In her first speech upon being reappointed as Competition Commissioner, Commissioner Vestager announced that a review would be undertaken of the Commission’s Market Definition Notice (the “Notice”); the consultation on that review closed Friday, October 9th. The Notice is an important document in European competition law; it sets out the analytical framework under which the Commission decides who competes with who, a process which has determinative implications in both merger control and antitrust enforcement. The Notice is however older than most law firm trainees and clearly showing its age. Revising the Notice now can act as a release valve in response to calls for radical reforms to the merger review process in the wake of its controversial Siemen / Alstom prohibition, without regulation or treaty change, which could open a pandora’s box for the Commission. The consultation also needs to be considered in the context of a plethora of other reform initiatives to EU competition law aimed at harnessing U.S. tech giants.

As a leading voice in EU competition law, Shearman & Sterling has submitted its views to the Commission in response to the consultation. The Notice continues to provide a solid methodological framework, but clarity is needed on the issues of the day—globalization and digitalization. The Notice needs to find the delicate balance between flexibility to deal with markets across all sectors, which are evolving at different rates and legal certainty. We have also sought to focus our response on the practical elements of defining a market—it’s the day-to-day implementation of the Notice that can make or break a case—and determine how difficult the process is for businesses.

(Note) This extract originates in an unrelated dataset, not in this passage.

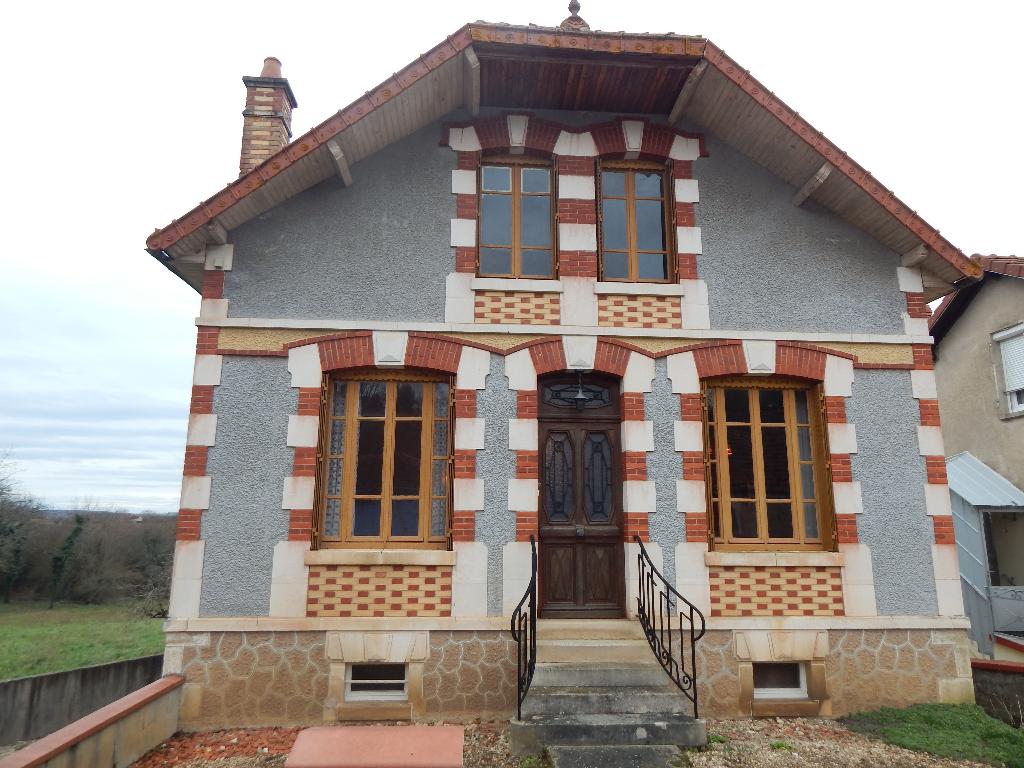 ENTRAINS SUR NOHAIN,  Belle maison de village . 7 pièces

What Is the Market Definition Notice?

Defining a market is the first step the Commission takes when investigating any case, whether in merger control or antitrust enforcement. It’s a fairly rigid process to identify which products are “interchangeable or substitutable” with those that are being investigated. This definition is then used to delineate which products provide a competitive constraint and exclude those that are not considered to be competitors. Within this perimeter, the Commission calculates market shares, which it uses as an indicator of market power. This process is a key area of divergence from the U.S. process, which does not rely on this rigid structural framework step in the merger review process. In merger control, hitting the right market definition can swing a transaction from a prohibition or divestiture, towards clearance; and in antitrust cases, different market definitions can establish different scales of infringement, or in abuse of dominance cases rebut the allegation of an infringement altogether.

The Notice is a set of guidelines that aims to codify Commission practice. It sets out a step plan for the process of defining a market, explains that the viewpoint of the customer is the most important factor and identifies types of evidence the Commission will rely on.

Why Is the Commission Looking to Change the Notice Now?

The Notice was drafted based largely on the Commission’s experience enforcing the merger regulation, from its adoption in 1989 until 1997 when the Notice itself was adopted. The Merger Regulation has now been in force for 25 years, a time which has seen significant changes.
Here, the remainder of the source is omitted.